# STUDY TEXT
Oh yeah, same thing, by that day we should be already running whatever else we choose, or we will likely go to Teams 😬
I did take a look at Jami now. It doesn't really win me over. If I choose them it looks like I will have to completely validate everything myself. Given I will likely need a host server to make sure I don't run into any issues with their p2p network and their fairly small community forum, I don't see myself choosing them. Nextcloud really shapes up to be the best alternative
Less than 30? Self-host an Ejabberd server on an old desktop under some desk for private message & multiuser chats + Jitsi which handshakes over the same protocol as the chats, XMPP. If you need some unified UI for everyone & a bit of posts, Movim can also sit on top of the XMPP server. If need need some low-latency, low-resource audio chat, let folks idle in a Murmur server.
Matrix uses way too many resources & is way too slow/inefficient at the protocol level.
Zulip or Mattermost if you want basically a free (as in freedom) and open source alternative to Teams and slack But as you mention self-hosting isn't really an option it can become expensive.
Maybe a mix of Signal and Jitsi Meet (there is several public free instances) if you want a good balance between privacy, price and efficiency
Maybe look at the kSuite from Infomaniak it's not the best but might be a good balance too for your team.
If you didn't have the screen sharing requirement, I would suggest Mumble. It does everything else you want and the ease of install is like "apt get and edit a config file." The server configuration to get the rooms and privacy settings you want is a whole different story, it's the OPPOSITE of intuitive, but once you figure it out it's quite robust.
The right tool for the job as described is definitely Matrix, but it does take some advanced troubleshooting (in my experience) to get it working. Some folks I know say the Ansible playbook just works, but I've been part of three deployments and that's NEVER ONCE been my experience. Maybe the Ansible playbook "just works" if you've been using Ansible regularly for years and sometimes dream in yml. That's not me.

# AVAILABLE DATA
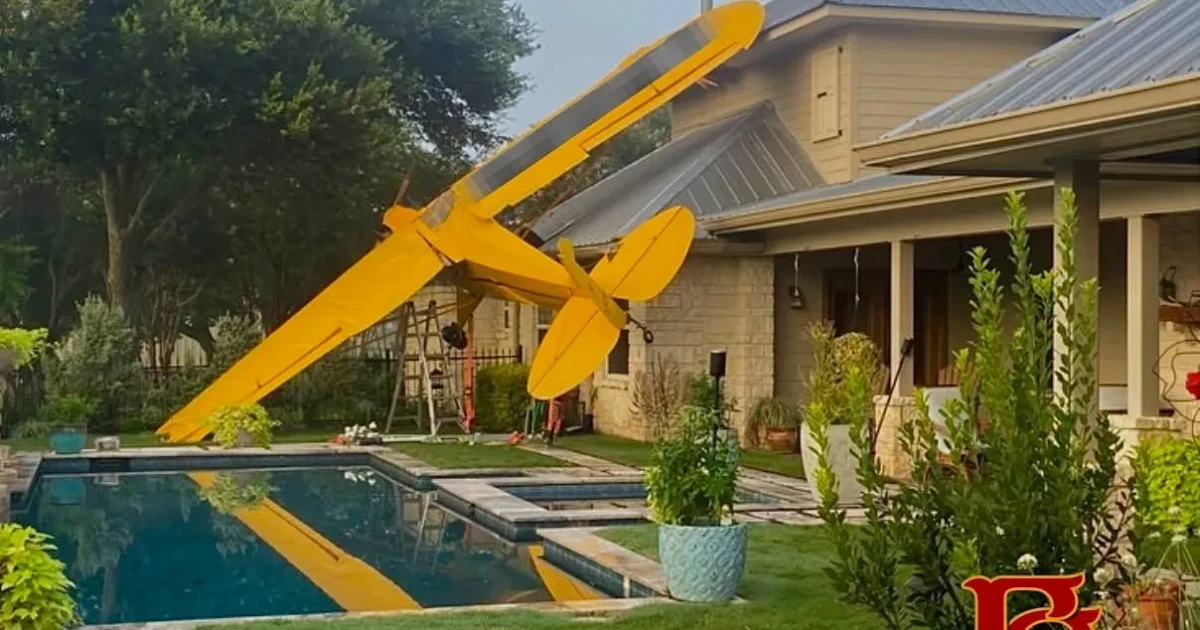 Pilot survives after plane crashes into Texas home near airstrip
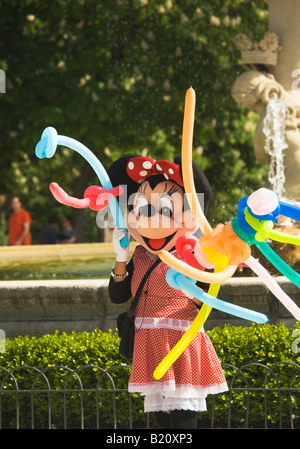 Espagne Madrid personne en costume Minnie vente ballons dans le parc Retiro Parque del Buen Retiro Banque D'Images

# REQUIRED WORK
Continue the forum thread on team chat alternatives, picking up after its final comment about deploying Matrix.

# OUTPUT FOR THIS TASK
IMHO, when compared with the ease of install of Mumble (or even Lemmy), the difficulty on installing Matrix is somewhere in between a joke and something that should be a mild point of embarrassment to the dev team (who built a great tool, so I'm not out to shame them here).
But right now, we have a situation in America where activists and organizers BADLY need alternatives to third party hosted apps... and the team has built this great tool that only fairly hardcore sysadmin / devops folks can get working. The difficulty of installing / maintaining is the biggest obstacle to the immediate, swift and widespread adoption of Matrix by US activist groups. I should know.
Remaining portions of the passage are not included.